We relied on community leadership.

Next, we engaged 85 participants from predominantly Black and Hispanic communities where racial inequities were the starkest—wards 1, 4, 5, 7, and 8. We had two simple objectives: to engage communities of color in a discussion on their experiences and the impact of structural racism in their lives and to develop policy solutions. We worked with community organizers to facilitate the conversations, and after completing the individual ward conversations, we cohosted a daylong convening for community members from different wards to build community and discuss common issues. Community members will have an opportunity to share their ideas with policymakers at an upcoming hearing on a racial equity resolution that was adopted by the council.

We now require racial equity impact assessment in our grant proposal process.

In recent years, many of our grantee partners asked us for more concrete guidance on applying a racial equity approach to their work. As we assessed the resources and skills that were needed, it made sense to introduce a racial equity impact assessment (REIA) tool into our grantmaking.

According to Race Forward, an REIA tool is “a systematic examination of how different racial and ethnic groups will likely be affected by a proposed action or decision. This tool is used during the decision-making process to prevent institutional racism and to discover ways to remedy inequities.”

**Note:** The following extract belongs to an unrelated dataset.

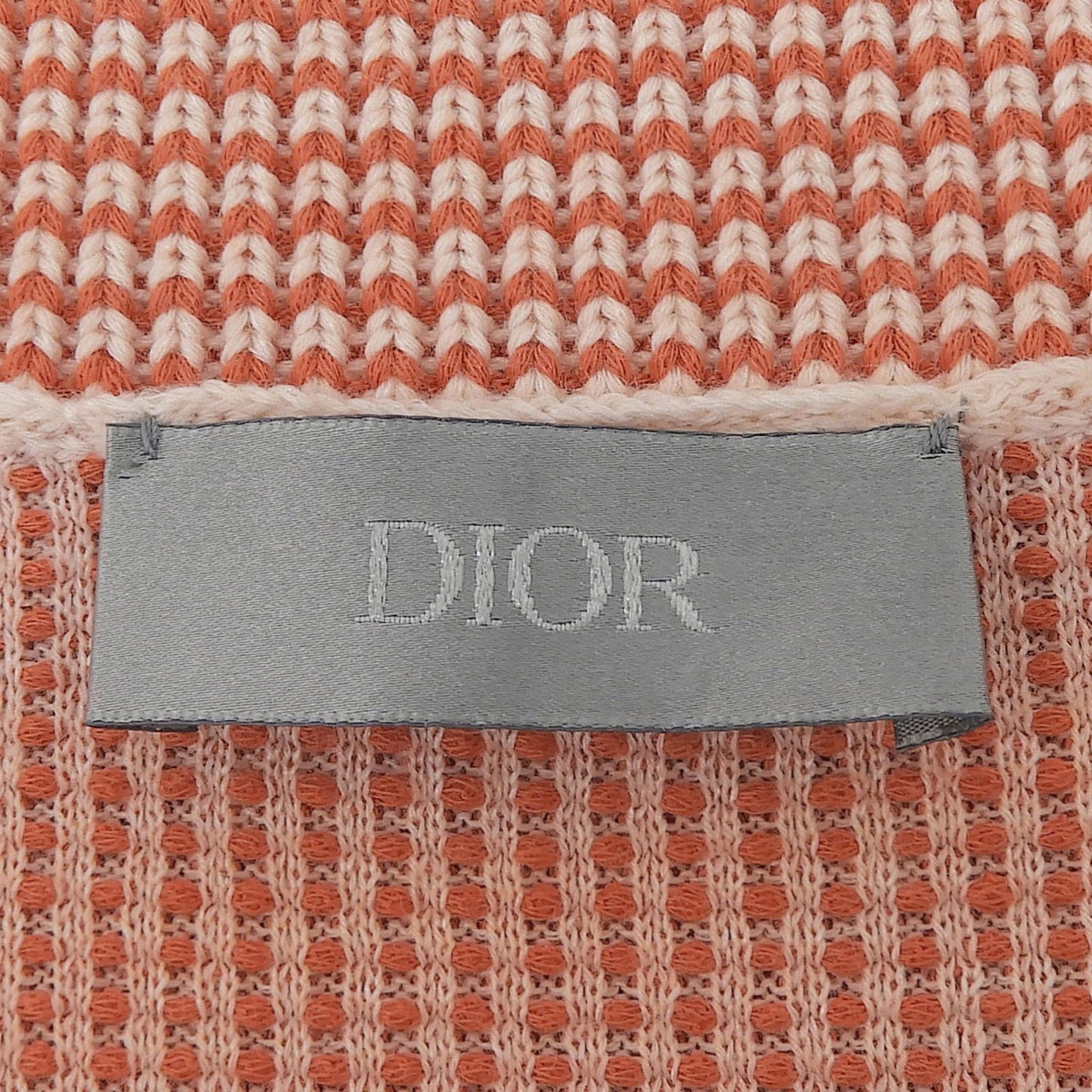 Dior Cotton Logo Summer Short Sleeve Knit Orange White XL Sweater — view 6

CHF developed its own tool using Race Forward’s and the Western States Center’s tools as inspiration, and in 2017, we issued a new request for proposals that required applicants to use the tool. For many of our grantee partners, this was a difficult tool, requiring analysis of racialized histories and root causes, as well as translation of that analysis into new kinds of policy solutions. Prior to rolling out the tool, CHF hosted four trainings, a training-of-trainers and two request for proposal (RFP) information sessions that included a tutorial on how to use the tool.

We educated agency leaders and elected officials.

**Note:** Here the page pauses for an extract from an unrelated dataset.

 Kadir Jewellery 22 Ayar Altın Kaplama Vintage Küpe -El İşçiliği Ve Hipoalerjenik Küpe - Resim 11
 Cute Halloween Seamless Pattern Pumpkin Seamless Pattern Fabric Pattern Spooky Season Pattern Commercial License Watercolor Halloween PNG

CHF is a member of the DC Initiative on Racial Equity and Local Governments, a group seeking to raise awareness about the role of local governments in advancing racial equity in partnership with community members, nonprofit organizations, foundations, and businesses.

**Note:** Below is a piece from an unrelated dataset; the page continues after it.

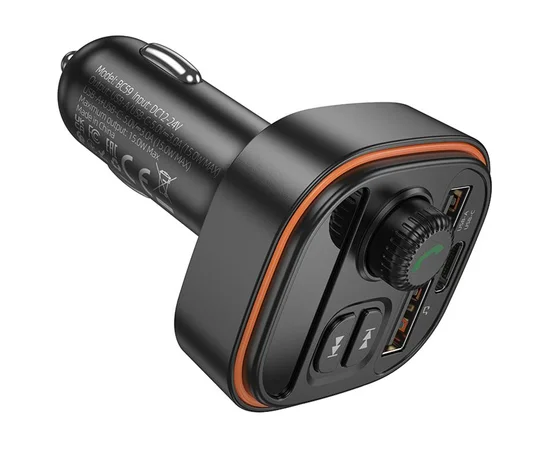 АЗУ FM модулятор Borofone BC59 Heroic (2USB-A/1C) Black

In December 2017, the Initiative cosponsored a workshop with the Government Alliance on Race and Equity (GARE) entitled Advancing Racial Equity: The Role of Government to educate policymakers and to provide them with examples of national and local best practices. GARE emphasized both the government’s role in harming communities of color and community members’ historical activism to pressure government to pass fair policies. Facilitators also discussed the idea that there is an unspoken rule about not discussing race in government which has made it more difficult to achieve the change we would like to see.

Policymakers and their staff were given advice on how to apply a racial equity lens to their work, which included developing a shared language and analysis and organizing within government. Participants were also led through exercises that included communicating about race, using the racial equity assessment tool, and how to use their respective roles to advance racial equity. Since this meeting, we have also engaged city council members and their staff in additional training opportunities, which has resulted in the launch of a racial equity and social justice working group of cross-sector leaders.

Conclusion

As we review the partnerships built, tactics used, and insights gained over the last two years, we are inspired to see a racial equity field emerging in our region. Although nascent, we move forward compelled by our vision of a region and nation in which everyone lives a healthy and dignified life. We hope to find more allies, especially among our philanthropic colleagues, who possess the resources and leadership needed to support thriving healthy regions that center the realities of communities of color.